Thompson, Altmire 'hopeful' about new bidding bill
WASHINGTON – Reps. Glenn Thompson, R-Pa., and Jason Altmire, D-Pa., set the stage for a new bill to repeal competitive bidding at a press conference on March 15.
Thompson and Altmire introduced H.R. 1041, the Fairness in Medicare Bidding Act, on March 11. A previous bill to repeal the program, H.R. 3790, garnered 260 supporters in Congress last year.
Thompson is “hopeful we’ll get as much if not more traction,” with the new bill, according to AAHomecare.
Thompson and Altmire’s strategy to advance the new bill: Point out the problems that Round 1 of the program, which went into effect Jan. 1, has caused beneficiaries and small businesses.
“Now that it has happened, we have a demonstrably negative impact to this, and I think that’s going to help the case for repeal,” Altmire said, according to AAHomecare.

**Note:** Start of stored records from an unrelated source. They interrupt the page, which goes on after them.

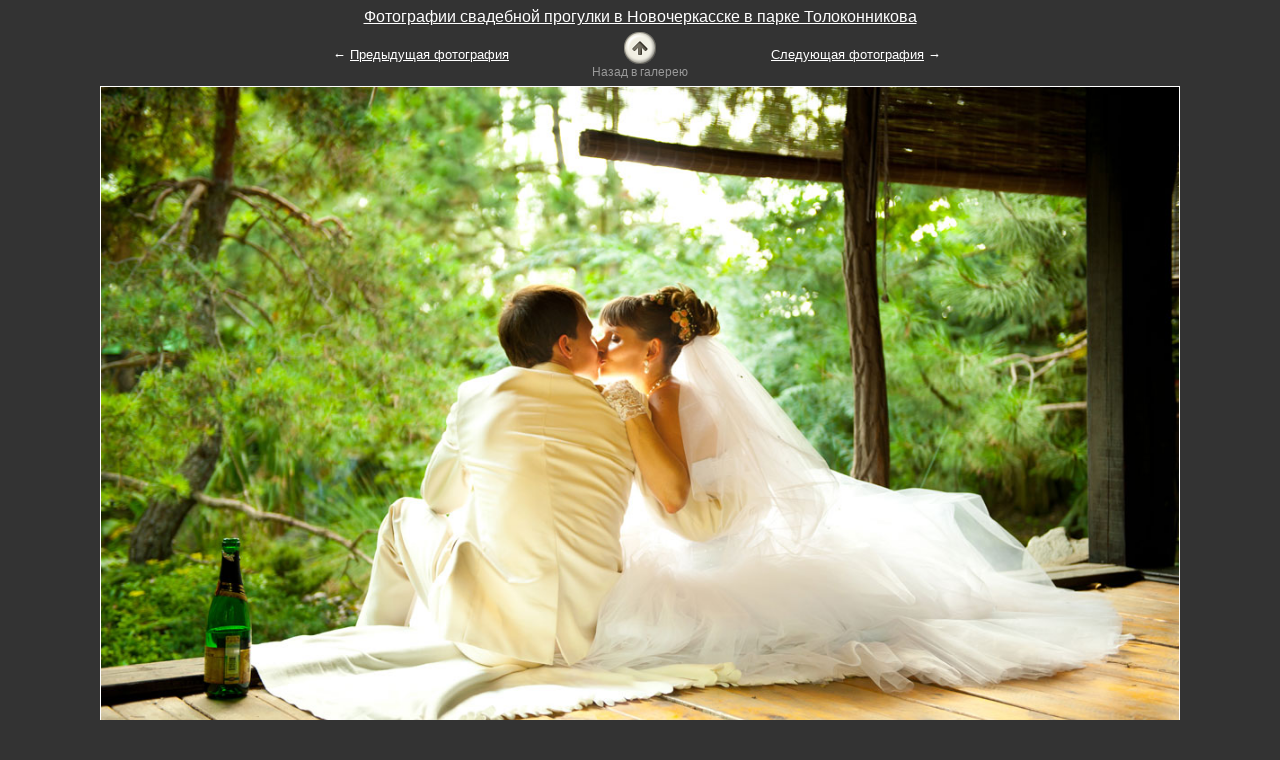

--- FILE ---
content_type: text/html
request_url: https://www.vladmuz.ru/photography/wedding/novocherkassk-01/84.htm
body_size: 5141
content:
<!DOCTYPE HTML PUBLIC "-//W3C//DTD HTML 4.01 Transitional//EN" "http://www.w3.org/TR/html4/loose.dtd">
<html>
<head>
<title>Фото свадебного поцелуя на террасе в ботаническом саду Толоконникова в Новочеркасске</title>
  <meta http-equiv="Content-Type" content="text/html; charset=windows-1251">
  <meta http-equiv="Content-Language" content="ru">
  <meta name="author" content="VladMuz">
  <meta name="viewport" content="width=device-width, initial-scale=1.0">
  <meta name="description" content="Это свадебное фото входит в галерею летней свадебной прогулки в парке Толоконникова в городе Новочеркасске Ростовской области.">
  <link rel="stylesheet" type="text/css" href="/style.css">
  <script src="//yastatic.net/es5-shims/0.0.2/es5-shims.min.js"></script>
<script src="//yastatic.net/share2/share.js" charset="utf-8"></script>
</head>

<body class="gray">

<table cellspacing="5" cellpadding="0" border="0" width="100%">
<tr>
    <td colspan="3" class="foto"><h1><a href="/photography/wedding/novocherkassk-01/#tolokonnikov" class="m">Фотографии свадебной прогулки в Новочеркасске в парке Толоконникова</a></h1></td>
</tr>
<tr>
    <td width="40%" align="right" class="h2">&#8592;&nbsp;<a href="83.htm" class="m">Предыдущая фотография</a></td>
    <td width="20%" align="center"><a href="/photography/wedding/novocherkassk-01/#tolokonnikov" title="Фотографии свадебной прогулки в Новочеркасске в парке Толоконникова"><IMG border=0 src="/pic/back.png" alt="Назад в галерею"></a><br><span class="arrow">Назад в галерею</span></td>
    <td width="40%" class="h2"><a href="85.htm" class="m">Следующая фотография</a>&nbsp;&#8594;</td>
</tr>
<tr>
    <td colspan="3"><div class="foto"><IMG title="Свадьба в Новочеркасске: фото в парке Толоконникова" border=1 src="/photography/wedding/novocherkassk-01/84.jpg" alt="Фото свадебного поцелуя на террасе в ботаническом саду Толоконникова в Новочеркасске"><br>Фото свадебного поцелуя на террасе в ботаническом саду Толоконникова в Новочеркасске</div></td>
</tr>
<tr>
    <td colspan="3"><div class="foto"><a href="/copyright-notice/" class="m">Предупреждение о соблюдении авторских прав</a><br>© <a href="https://www.vladmuz.ru/" class="m">Фотограф Владимир Музыченко</a></div></td>
</tr>
<tr>
    <td colspan="3"><div class="foto"><span class="adv_photo"><a href="/photography/services/novocherkassk/" class="m">Фотограф в Новочеркасске</a> на связи здесь и повсюду: <a href="tel:+7 (918) 588-87-07" style="Text-decoration: none;" class="m">+7 (918) 588-87-07</a> / <a title="WhatsApp" href="whatsapp://send?phone=+79185888707" class="m">WhatsApp</a> / <a title="Viber" href="viber://add?number=79185888707" class="m">Viber</a> / <a href="http://www.t.me/vlad_muz" rel="nofollow" class="m">Телеграм</a> / <a href="https://vk.com/vladmuz" rel="nofollow" class="m">Вконтакте</a> / <a href="https://ok.ru/vladmuz" rel="nofollow" class="m">Одноклассники</a> / <a href="https://www.instagram.com/vladmuz.ru/" rel="nofollow" class="m">Инстаграм</a></span></div></td>
</tr>
<tr>
    <td colspan="3" class="foto">На этом сайте представлены еще три галереи со свадебными фотосессиями в Новочеркасске:

<div class="foto">

<div class="floats">
    <div class="left">
        <div class="r"><a href="/photography/wedding/novocherkassk-03/" class="m" title="Свадебная фотосессия в Новочеркасске: фото утра невесты, свадебной прогулки, кафе"><img alt="Свадебная фотосессия в Новочеркасске: фото утра невесты, свадебной прогулки, кафе" src="/photography/wedding/novocherkassk-03/35a_sm.jpg" border="1"></a><br /><a href="/photography/wedding/novocherkassk-03/" class="m">Свадебная фотосессия в Новочеркасске: фото утра невесты, свадебной прогулки, кафе</a><br>85 фото</div>
        <div class="min"></div>
    </div>
    <div class="left">
        <div class="r"><a href="/photography/wedding/novocherkassk-02/" class="m" title="Свадебная прогулка в Новочеркасске №2"><img alt="Свадебная прогулка в Новочеркасске №2" src="/photography/wedding/novocherkassk-02/14_sm.jpg" border="1"></a><br /><a href="/photography/wedding/novocherkassk-02/" class="m">Свадебная прогулка в Новочеркасске</a> №2<br>30 фото</div>
        <div class="min"></div>
    </div>
	    <div class="left">
        <div class="r"><a href="/photography/wedding/novocherkassk/" class="m" title="Свадьба в Новочеркасске"><img alt="Свадьба в Новочеркасске" src="/photography/wedding/novocherkassk/62_sm.jpg" border="1"></a><br /><a href="/photography/wedding/novocherkassk/" class="m">Свадьба в Новочеркасске</a><br>91 фото</div>
        <div class="min"></div>
    </div>
</div>

</div>

 </td>
</tr>
<tr>
    <td colspan="3"><div class="book"><div class="share">Этой фотографией можно поделиться в сетях, блогах и где-нибудь еще:</div><div class="ya-share2" data-services="collections,vkontakte,facebook,odnoklassniki,moimir,gplus,twitter,blogger,lj,viber,whatsapp,telegram"></div></div><div class="book"><span class="h4">Не нашли то, что искали? Воспользуйтесь <a href="/site_search/" class="m">поиском по сайту</a></span></div></td>
</tr>
</table>

 </body>
</html>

Thompson and Altmire plan to “pay for” repealing competitive bidding by rescinding $20 billion in “unobligated balances of all discretionary appropriations.” They leave it up to the director of the Office of Management and Budget to determine where those funds would come from, but they do stipulate that they can’t come from the Department of Defense or the Department of Veterans Affairs.

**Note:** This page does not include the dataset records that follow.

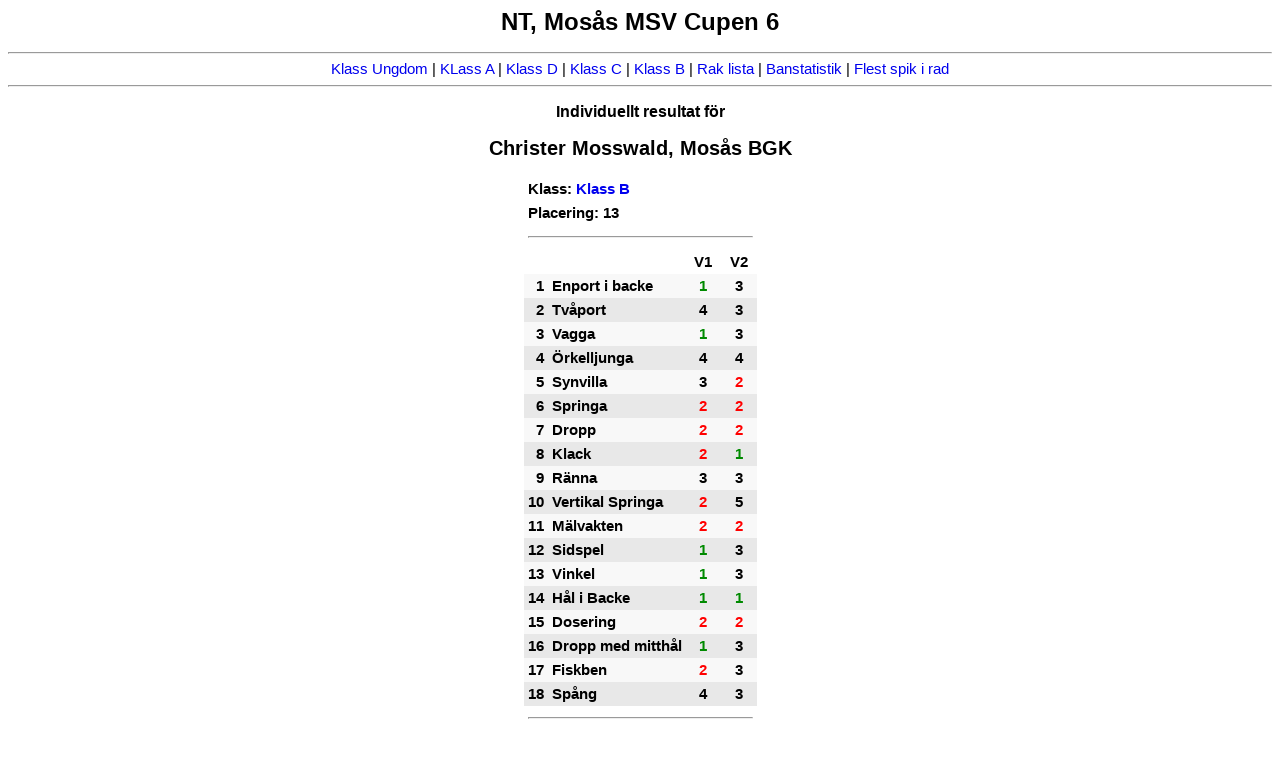

--- FILE ---
content_type: text/html
request_url: http://ba.bangolf.se/6275/505.htm
body_size: 980
content:
<HTML>
<HEAD>
<TITLE>Resultat f�r Christer Mosswald</TITLE>
<link rel='STYLESHEET' type='TEXT/CSS' href='istyle.css'><script language=JavaScript>;
function clearYScroll() {
document.cookie="scrollY=deleted; expires=" + new Date(0).toUTCString();
}
</script>
</HEAD>
<BODY onload=clearYScroll()><CENTER><H1>
NT,  Mos�s MSV Cupen 6</H1>
<P><HR><A HREF=result.htm#c0>Klass Ungdom</A> | <A HREF=result.htm#c1>KLass A</A> | <A HREF=result.htm#c17>Klass D</A> | <A HREF=result.htm#c18>Klass C</A> | <A HREF=result.htm#c19>Klass B</A> | <A HREF=straight.htm>Rak lista</A> |  <A HREF=holestat.htm>Banstatistik</A> | <A HREF=acesrow.htm>Flest spik i rad</A><HR><P><H3>Individuellt resultat f�r</H3>
<H2>Christer Mosswald, Mos�s BGK</H2>
<P><TABLE border=0 cellspacing=0 cellpadding=4>
<TR><TD colspan=4>Klass: <a href=result.htm#c19>Klass B</TD></TR>
<TR><TD colspan=4>Placering: 13</TD></TR>
<TR><TD colspan=4><HR></TD></TR>
<TR>
<TD></TD>
<TD></TD>
<TD width=27px align=center class='plac'>V1</TD>
<TD width=27px align=center class='plac'>V2</TD>
<TR align=center  bgcolor=#f8f8f8><TD align=right>1</TD><TD align=left>Enport i backe</TD><TD class='green'>1</TD>
<TD class='black'>3</TD>
</TR>
<TR align=center  bgcolor=#e8e8e8><TD align=right>2</TD><TD align=left>Tv�port</TD><TD class='black'>4</TD>
<TD class='black'>3</TD>
</TR>
<TR align=center  bgcolor=#f8f8f8><TD align=right>3</TD><TD align=left>Vagga</TD><TD class='green'>1</TD>
<TD class='black'>3</TD>
</TR>
<TR align=center  bgcolor=#e8e8e8><TD align=right>4</TD><TD align=left>�rkelljunga</TD><TD class='black'>4</TD>
<TD class='black'>4</TD>
</TR>
<TR align=center  bgcolor=#f8f8f8><TD align=right>5</TD><TD align=left>Synvilla</TD><TD class='black'>3</TD>
<TD class='red'>2</TD>
</TR>
<TR align=center  bgcolor=#e8e8e8><TD align=right>6</TD><TD align=left>Springa</TD><TD class='red'>2</TD>
<TD class='red'>2</TD>
</TR>
<TR align=center  bgcolor=#f8f8f8><TD align=right>7</TD><TD align=left>Dropp</TD><TD class='red'>2</TD>
<TD class='red'>2</TD>
</TR>
<TR align=center  bgcolor=#e8e8e8><TD align=right>8</TD><TD align=left>Klack</TD><TD class='red'>2</TD>
<TD class='green'>1</TD>
</TR>
<TR align=center  bgcolor=#f8f8f8><TD align=right>9</TD><TD align=left>R�nna</TD><TD class='black'>3</TD>
<TD class='black'>3</TD>
</TR>
<TR align=center  bgcolor=#e8e8e8><TD align=right>10</TD><TD align=left>Vertikal Springa</TD><TD class='red'>2</TD>
<TD class='black'>5</TD>
</TR>
<TR align=center  bgcolor=#f8f8f8><TD align=right>11</TD><TD align=left>M�lvakten</TD><TD class='red'>2</TD>
<TD class='red'>2</TD>
</TR>
<TR align=center  bgcolor=#e8e8e8><TD align=right>12</TD><TD align=left>Sidspel</TD><TD class='green'>1</TD>
<TD class='black'>3</TD>
</TR>
<TR align=center  bgcolor=#f8f8f8><TD align=right>13</TD><TD align=left>Vinkel</TD><TD class='green'>1</TD>
<TD class='black'>3</TD>
</TR>
<TR align=center  bgcolor=#e8e8e8><TD align=right>14</TD><TD align=left>H�l i Backe</TD><TD class='green'>1</TD>
<TD class='green'>1</TD>
</TR>
<TR align=center  bgcolor=#f8f8f8><TD align=right>15</TD><TD align=left>Dosering</TD><TD class='red'>2</TD>
<TD class='red'>2</TD>
</TR>
<TR align=center  bgcolor=#e8e8e8><TD align=right>16</TD><TD align=left>Dropp med mitth�l</TD><TD class='green'>1</TD>
<TD class='black'>3</TD>
</TR>
<TR align=center  bgcolor=#f8f8f8><TD align=right>17</TD><TD align=left>Fiskben</TD><TD class='red'>2</TD>
<TD class='black'>3</TD>
</TR>
<TR align=center  bgcolor=#e8e8e8><TD align=right>18</TD><TD align=left>Sp�ng</TD><TD class='black'>4</TD>
<TD class='black'>3</TD>
</TR>
<TR><TD colspan=4><HR></TD></TR>
<TD colspan=2 align=left class='table_header'>Summa</TD>
<TD align=center class='red'>38</TD>
<TD align=center class='black'>48</TD>
</TR>
<TR><TD align=right colspan=3>Snitt: </TD>
<TD align=right class='black'>43,0</TD>
<TR><TD align=right colspan=3>Totalresultat: </TD>
<TD align=right class='black'>86</TD></TR>
</TABLE>
</TABLE>
<P><HR><A HREF=result.htm#c0>Klass Ungdom</A> | <A HREF=result.htm#c1>KLass A</A> | <A HREF=result.htm#c17>Klass D</A> | <A HREF=result.htm#c18>Klass C</A> | <A HREF=result.htm#c19>Klass B</A> | <A HREF=straight.htm>Rak lista</A> |  <A HREF=holestat.htm>Banstatistik</A> | <A HREF=acesrow.htm>Flest spik i rad</A><HR><P>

At AAHomecare’s Washington Legislative Conference, which began March 16, Rep. Heath Shuler, D-N.C., one of the speakers, told attendees that he would cosponsor H.R. 1041. Shuler said that while Congress faces tough budget choices, the budget cannot be balanced “on the backs of children and seniors,” according to AAHomecare.
Rep. Tom Price, R-Ga., also told participants he would co-sponsor H.R. 1041.
A number of patient advocacy and consumer groups have already thrown their hats in the ring, too, according to AAHomecare. Among them: the ALS Association, the Bain Injury Association of America, and the Christopher and Dana Reeve Foundation.
Also speaking in support of H.R. 1041 at the press conference on March 15: Tyler Wilson, president, AAHomecare; Georgie Blackburn, vice president, government relations, Blackburn’s; Cynthia Morton, executive vice president, the National Association for the Support of Long Term Care; Seth Johnson, vice president of government affairs, Pride Mobility Products, Inc.; John Shirvinsky, executive director, Pennsylvania Association of Medical Suppliers; Stan Holbrook, president and CEO, Three Rivers Center for Independent Living; and Barbara Rogers, president and CEO, National Emphysema/COPD Association (NECA).
“We appreciate the bipartisan leadership of Congressmen Thompson and Altmire who recognize that the Medicare bidding program is a severely flawed approach to providing care to seniors and people with disabilities,” Wilson commented in a press release to the national media. “Home-based care is already the most cost-effective setting for post-acute care, and this bidding system is merely a badly designed solution in search of a problem.”